*EXERCISE OBJECTIVE*: Every line from the one with "LED соларна улична" to the one with "Foto 9 sept", including those two, is to be copied exactly; all other lines of the entries below are left out.

*EXTRACTED ENTRIES*:
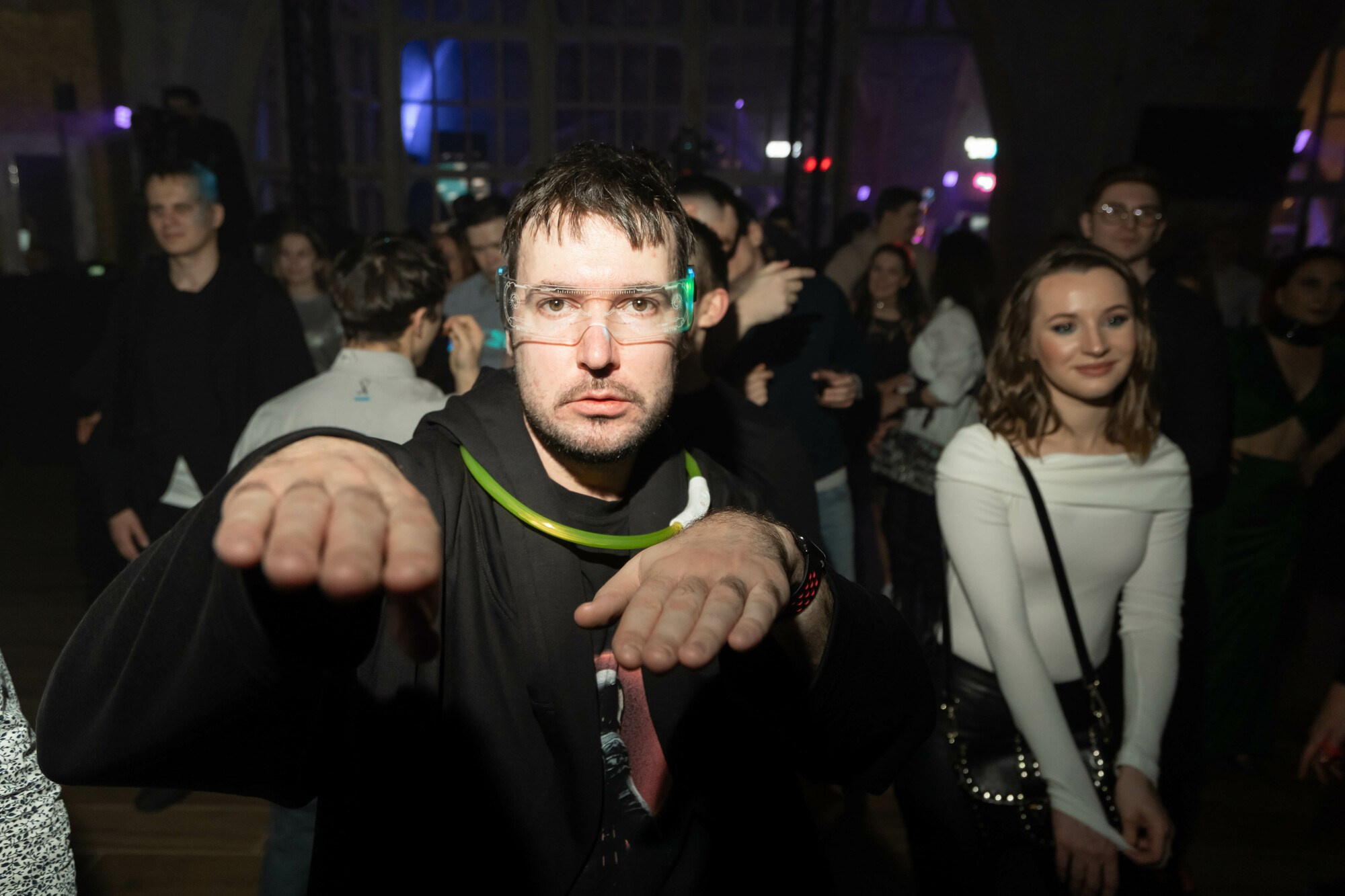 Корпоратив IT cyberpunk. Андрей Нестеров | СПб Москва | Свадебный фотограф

* * *

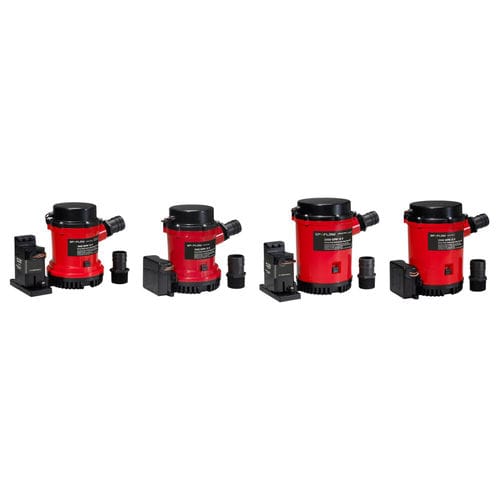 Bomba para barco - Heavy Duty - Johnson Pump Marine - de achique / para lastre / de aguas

* * *

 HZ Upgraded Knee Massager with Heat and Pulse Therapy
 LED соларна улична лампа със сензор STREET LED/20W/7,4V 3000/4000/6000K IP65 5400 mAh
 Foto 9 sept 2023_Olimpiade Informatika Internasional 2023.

*EXPECTED ANSWER*:
 LED соларна улична лампа със сензор STREET LED/20W/7,4V 3000/4000/6000K IP65 5400 mAh
 Foto 9 sept 2023_Olimpiade Informatika Internasional 2023.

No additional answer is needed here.